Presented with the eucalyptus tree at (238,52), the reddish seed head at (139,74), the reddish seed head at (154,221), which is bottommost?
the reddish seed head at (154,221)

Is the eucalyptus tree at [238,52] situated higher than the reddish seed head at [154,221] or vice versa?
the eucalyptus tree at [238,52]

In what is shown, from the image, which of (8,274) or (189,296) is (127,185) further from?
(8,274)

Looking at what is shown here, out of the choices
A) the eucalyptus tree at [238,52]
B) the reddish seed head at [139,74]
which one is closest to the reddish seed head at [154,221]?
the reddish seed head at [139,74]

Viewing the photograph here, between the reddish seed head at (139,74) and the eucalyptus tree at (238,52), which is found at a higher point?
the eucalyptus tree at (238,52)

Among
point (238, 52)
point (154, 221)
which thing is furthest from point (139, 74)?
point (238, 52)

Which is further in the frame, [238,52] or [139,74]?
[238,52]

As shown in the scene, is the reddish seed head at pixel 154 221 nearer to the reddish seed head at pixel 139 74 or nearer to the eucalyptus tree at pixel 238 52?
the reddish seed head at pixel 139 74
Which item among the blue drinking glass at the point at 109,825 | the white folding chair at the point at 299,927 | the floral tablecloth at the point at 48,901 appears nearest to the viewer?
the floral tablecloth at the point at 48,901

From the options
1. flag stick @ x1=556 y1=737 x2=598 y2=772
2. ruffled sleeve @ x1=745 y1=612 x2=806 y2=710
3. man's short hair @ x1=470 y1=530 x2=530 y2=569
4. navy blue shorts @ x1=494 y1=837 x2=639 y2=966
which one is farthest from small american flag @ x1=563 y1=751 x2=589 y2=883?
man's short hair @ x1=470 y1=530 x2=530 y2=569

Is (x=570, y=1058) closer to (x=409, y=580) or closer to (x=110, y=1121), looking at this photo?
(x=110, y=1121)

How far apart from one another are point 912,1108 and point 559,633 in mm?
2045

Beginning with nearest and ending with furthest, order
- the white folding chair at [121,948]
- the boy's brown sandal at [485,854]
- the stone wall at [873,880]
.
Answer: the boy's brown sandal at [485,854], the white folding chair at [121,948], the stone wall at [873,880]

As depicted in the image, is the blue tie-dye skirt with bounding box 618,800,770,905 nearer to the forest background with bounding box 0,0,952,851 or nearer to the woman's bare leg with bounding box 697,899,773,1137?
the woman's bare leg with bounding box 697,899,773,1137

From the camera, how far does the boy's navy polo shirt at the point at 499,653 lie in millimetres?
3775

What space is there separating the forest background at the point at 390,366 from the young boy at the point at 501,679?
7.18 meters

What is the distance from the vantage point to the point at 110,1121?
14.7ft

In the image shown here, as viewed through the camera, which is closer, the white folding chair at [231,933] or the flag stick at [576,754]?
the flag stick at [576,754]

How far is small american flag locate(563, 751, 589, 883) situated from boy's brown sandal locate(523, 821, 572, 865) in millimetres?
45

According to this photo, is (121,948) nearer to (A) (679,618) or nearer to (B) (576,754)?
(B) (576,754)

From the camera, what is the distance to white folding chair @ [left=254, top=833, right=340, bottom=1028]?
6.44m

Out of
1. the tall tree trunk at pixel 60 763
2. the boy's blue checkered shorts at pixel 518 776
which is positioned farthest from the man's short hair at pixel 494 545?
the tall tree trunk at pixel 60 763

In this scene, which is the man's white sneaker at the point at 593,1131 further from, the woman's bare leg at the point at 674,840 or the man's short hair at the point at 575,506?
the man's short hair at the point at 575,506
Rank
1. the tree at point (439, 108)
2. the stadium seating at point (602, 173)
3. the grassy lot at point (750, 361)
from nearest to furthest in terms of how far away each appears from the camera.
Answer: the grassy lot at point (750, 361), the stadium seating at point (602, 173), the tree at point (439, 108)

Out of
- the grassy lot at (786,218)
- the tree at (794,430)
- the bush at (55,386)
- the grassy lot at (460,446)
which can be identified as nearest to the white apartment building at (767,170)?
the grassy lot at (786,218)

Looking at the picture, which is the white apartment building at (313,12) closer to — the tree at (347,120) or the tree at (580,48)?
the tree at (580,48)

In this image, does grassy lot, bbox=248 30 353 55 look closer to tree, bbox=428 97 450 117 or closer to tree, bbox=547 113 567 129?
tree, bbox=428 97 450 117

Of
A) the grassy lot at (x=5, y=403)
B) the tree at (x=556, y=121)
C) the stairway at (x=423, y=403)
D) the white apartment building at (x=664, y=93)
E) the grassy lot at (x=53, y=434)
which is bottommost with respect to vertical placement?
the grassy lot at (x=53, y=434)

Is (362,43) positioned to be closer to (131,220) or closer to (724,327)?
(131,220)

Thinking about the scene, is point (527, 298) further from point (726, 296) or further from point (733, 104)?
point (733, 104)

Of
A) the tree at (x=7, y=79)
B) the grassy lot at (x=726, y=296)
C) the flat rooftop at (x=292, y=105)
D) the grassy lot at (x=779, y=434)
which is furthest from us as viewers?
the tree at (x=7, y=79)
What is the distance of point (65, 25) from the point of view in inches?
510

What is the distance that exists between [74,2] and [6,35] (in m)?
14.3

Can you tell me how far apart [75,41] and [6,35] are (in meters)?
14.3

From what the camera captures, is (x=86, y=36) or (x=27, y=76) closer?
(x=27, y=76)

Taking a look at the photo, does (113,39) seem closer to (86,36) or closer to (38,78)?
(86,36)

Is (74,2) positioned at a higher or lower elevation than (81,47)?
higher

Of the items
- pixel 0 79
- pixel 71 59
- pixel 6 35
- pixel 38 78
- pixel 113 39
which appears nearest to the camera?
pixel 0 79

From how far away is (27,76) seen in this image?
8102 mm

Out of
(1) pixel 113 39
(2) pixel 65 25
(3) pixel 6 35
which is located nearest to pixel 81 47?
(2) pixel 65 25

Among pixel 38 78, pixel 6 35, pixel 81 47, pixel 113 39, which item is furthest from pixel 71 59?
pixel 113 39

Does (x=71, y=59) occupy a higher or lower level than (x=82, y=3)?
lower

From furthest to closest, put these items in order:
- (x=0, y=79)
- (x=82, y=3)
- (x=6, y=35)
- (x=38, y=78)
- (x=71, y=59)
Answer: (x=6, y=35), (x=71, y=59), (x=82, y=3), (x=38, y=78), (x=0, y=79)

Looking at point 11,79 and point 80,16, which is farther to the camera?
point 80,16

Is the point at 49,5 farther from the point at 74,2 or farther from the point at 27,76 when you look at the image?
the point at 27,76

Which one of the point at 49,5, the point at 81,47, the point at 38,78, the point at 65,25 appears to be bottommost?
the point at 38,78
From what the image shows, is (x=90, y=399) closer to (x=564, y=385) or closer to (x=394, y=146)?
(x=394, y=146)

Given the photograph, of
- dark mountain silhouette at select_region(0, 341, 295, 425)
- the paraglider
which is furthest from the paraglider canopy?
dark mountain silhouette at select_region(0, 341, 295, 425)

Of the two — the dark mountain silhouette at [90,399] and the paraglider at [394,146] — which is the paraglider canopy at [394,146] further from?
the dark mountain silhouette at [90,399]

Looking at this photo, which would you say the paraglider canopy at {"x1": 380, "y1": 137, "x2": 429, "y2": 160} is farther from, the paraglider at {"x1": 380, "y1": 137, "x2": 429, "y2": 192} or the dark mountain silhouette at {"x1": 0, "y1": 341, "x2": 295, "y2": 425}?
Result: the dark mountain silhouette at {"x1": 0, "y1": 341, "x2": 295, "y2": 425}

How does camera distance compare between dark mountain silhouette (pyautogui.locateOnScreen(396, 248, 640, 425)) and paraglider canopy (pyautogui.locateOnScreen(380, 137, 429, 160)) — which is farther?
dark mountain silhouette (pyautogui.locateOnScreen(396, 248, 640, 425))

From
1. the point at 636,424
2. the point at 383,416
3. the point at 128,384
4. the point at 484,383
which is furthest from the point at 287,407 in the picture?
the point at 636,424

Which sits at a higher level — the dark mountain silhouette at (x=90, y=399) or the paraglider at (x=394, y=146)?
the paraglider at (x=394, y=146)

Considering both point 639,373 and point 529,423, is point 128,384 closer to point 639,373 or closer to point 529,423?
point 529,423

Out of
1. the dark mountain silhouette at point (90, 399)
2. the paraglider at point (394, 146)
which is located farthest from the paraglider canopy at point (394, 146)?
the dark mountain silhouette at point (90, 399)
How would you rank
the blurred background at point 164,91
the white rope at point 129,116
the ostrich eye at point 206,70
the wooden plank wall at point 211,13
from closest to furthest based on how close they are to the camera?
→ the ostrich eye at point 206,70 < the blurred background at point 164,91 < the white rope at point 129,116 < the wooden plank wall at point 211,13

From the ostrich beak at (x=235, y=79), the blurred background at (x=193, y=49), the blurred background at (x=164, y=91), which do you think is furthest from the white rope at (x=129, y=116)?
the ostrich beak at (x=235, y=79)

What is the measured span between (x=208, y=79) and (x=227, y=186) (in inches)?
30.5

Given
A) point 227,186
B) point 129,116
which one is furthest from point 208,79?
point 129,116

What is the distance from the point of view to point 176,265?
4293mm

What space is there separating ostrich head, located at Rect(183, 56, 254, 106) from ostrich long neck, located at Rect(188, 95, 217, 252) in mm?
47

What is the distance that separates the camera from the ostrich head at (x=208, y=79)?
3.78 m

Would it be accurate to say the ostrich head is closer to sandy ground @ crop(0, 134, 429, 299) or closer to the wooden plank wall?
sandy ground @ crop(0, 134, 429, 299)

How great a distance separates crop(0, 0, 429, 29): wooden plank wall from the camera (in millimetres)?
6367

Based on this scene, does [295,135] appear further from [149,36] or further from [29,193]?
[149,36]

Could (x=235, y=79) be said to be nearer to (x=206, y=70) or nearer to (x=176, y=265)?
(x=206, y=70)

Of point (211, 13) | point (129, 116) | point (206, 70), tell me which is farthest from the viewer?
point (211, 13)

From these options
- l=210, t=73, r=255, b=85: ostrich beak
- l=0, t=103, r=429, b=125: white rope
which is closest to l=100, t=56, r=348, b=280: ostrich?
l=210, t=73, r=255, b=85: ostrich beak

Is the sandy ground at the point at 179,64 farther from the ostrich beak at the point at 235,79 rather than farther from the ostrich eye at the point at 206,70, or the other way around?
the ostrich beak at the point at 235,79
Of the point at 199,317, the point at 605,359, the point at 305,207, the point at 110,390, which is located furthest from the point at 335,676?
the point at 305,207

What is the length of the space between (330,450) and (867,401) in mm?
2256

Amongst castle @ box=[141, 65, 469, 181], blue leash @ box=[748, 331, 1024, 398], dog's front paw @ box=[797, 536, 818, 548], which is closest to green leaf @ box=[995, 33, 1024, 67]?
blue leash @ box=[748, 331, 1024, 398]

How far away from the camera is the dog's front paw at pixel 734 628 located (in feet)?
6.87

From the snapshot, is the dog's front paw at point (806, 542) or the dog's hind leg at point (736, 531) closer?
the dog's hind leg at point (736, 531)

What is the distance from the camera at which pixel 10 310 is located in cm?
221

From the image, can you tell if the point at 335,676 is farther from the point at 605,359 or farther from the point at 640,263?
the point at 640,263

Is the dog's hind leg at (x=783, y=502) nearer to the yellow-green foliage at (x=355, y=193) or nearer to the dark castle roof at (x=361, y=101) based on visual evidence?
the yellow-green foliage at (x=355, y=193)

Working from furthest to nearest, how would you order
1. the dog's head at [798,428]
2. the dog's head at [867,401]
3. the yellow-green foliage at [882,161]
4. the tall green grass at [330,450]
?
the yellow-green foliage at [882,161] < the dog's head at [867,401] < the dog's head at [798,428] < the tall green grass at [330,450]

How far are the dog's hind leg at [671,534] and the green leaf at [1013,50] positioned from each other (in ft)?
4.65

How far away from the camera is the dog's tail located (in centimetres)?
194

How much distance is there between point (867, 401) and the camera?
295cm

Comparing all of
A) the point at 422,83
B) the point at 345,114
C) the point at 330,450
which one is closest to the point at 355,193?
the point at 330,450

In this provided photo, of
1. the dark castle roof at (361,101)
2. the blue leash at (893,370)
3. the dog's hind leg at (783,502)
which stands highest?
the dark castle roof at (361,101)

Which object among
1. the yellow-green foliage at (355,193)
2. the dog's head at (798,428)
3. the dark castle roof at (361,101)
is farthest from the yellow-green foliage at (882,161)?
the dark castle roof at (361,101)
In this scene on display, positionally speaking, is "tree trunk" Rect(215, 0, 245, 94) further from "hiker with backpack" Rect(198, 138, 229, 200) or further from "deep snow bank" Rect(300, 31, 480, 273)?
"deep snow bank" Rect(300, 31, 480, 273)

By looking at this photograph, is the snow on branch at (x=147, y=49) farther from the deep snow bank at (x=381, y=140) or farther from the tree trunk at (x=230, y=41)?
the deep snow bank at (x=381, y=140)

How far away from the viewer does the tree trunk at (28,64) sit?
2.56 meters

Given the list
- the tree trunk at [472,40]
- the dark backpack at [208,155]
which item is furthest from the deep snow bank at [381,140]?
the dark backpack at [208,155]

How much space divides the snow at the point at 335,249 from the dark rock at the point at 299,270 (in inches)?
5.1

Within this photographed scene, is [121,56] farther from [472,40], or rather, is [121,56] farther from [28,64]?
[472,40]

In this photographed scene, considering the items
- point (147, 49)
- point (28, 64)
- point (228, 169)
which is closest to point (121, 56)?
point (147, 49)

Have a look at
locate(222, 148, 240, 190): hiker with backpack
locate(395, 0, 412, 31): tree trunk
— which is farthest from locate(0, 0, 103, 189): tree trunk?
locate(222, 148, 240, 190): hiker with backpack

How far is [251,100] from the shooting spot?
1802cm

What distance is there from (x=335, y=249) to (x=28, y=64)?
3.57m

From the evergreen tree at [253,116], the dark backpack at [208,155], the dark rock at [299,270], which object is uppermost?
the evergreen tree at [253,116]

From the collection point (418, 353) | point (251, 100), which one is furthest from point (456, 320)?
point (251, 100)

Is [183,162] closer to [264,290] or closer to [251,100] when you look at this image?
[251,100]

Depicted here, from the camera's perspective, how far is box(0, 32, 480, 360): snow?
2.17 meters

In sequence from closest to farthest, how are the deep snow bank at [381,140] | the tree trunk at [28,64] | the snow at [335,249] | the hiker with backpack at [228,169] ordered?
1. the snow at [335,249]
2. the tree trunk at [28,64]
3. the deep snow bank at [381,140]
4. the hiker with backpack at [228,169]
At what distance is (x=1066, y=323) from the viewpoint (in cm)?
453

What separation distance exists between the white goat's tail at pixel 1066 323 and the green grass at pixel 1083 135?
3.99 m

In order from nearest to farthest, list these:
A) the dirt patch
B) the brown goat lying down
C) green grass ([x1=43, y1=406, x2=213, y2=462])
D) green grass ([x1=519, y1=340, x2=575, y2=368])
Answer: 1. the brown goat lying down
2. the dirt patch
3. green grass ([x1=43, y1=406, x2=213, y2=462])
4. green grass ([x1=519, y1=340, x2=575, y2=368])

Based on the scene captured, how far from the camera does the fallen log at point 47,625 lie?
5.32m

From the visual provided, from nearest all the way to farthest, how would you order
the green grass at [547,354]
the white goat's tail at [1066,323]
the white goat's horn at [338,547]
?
————————
## The task
From the line containing "Is [183,162] closer" to the last line of the material, please quote every line exactly and only those.

## Response for this exercise
Is [183,162] closer to [264,290] or closer to [251,100] when you look at this image?
[251,100]

Depicted here, from the camera's perspective, how far is box(0, 32, 480, 360): snow?
2.17 meters

In sequence from closest to farthest, how are the deep snow bank at [381,140] | the tree trunk at [28,64] | the snow at [335,249] | the hiker with backpack at [228,169] ordered?
1. the snow at [335,249]
2. the tree trunk at [28,64]
3. the deep snow bank at [381,140]
4. the hiker with backpack at [228,169]
At what distance is (x=1066, y=323) from the viewpoint (in cm)?
453

What separation distance exists between the white goat's tail at pixel 1066 323 and the green grass at pixel 1083 135?
3.99 m

In order from nearest to farthest, list these:
A) the dirt patch
B) the brown goat lying down
C) green grass ([x1=43, y1=406, x2=213, y2=462])
D) green grass ([x1=519, y1=340, x2=575, y2=368])
Answer: 1. the brown goat lying down
2. the dirt patch
3. green grass ([x1=43, y1=406, x2=213, y2=462])
4. green grass ([x1=519, y1=340, x2=575, y2=368])

Based on the scene captured, how far from the camera does the fallen log at point 47,625 lie?
5.32m

From the visual provided, from nearest all the way to farthest, how would you order
the green grass at [547,354]
the white goat's tail at [1066,323]
the white goat's horn at [338,547]
?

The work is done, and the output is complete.